13. The programmable IO device of claim 1 , wherein the set of range-based elements is sorted according to a sorting algorithm that receives the set of range-based elements and determines an ordered version of the set of range-based elements according to the global order.
A programmable input/output (IO) device includes a set of range-based elements that are sorted according to a sorting algorithm. The sorting algorithm processes the set of range-based elements to determine an ordered version of the set based on a predefined global order. The global order defines a specific sequence or priority for the elements, ensuring consistent and predictable sorting results. The programmable IO device may include additional features such as configurable input/output interfaces, data processing capabilities, and support for multiple communication protocols. The sorting algorithm may be implemented in hardware, software, or a combination of both, and can be optimized for performance, power efficiency, or other design constraints. The device may be used in applications requiring efficient data organization, such as networking, data storage, or real-time processing systems.
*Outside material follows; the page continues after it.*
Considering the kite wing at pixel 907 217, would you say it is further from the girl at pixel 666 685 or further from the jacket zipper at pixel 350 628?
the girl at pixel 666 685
The sorting mechanism ensures that the range-based elements are processed in a consistent and deterministic manner, improving system reliability and performance.
14. The programmable IO device of claim 1 , wherein the cache-lines are assembled in the memory unit according to a linear algorithm.
The invention relates to a programmable input/output (IO) device designed to optimize data processing and memory access efficiency. The device includes a memory unit configured to store data in cache-lines, which are organized according to a linear algorithm. This linear assembly method ensures predictable and efficient data retrieval, reducing latency and improving performance in high-speed data processing applications. The programmable IO device is particularly useful in systems requiring fast and reliable data transfer, such as networking equipment, data centers, and real-time processing systems. By structuring cache-lines linearly, the device minimizes the overhead associated with complex memory access patterns, allowing for streamlined data handling. The linear algorithm simplifies memory management, ensuring that data is stored and retrieved in a sequential manner, which is critical for maintaining low-latency operations. This approach enhances the overall efficiency of the IO device, making it suitable for applications where rapid data access and minimal delay are essential. The invention addresses the challenge of optimizing memory access in programmable IO devices, providing a solution that balances performance and simplicity.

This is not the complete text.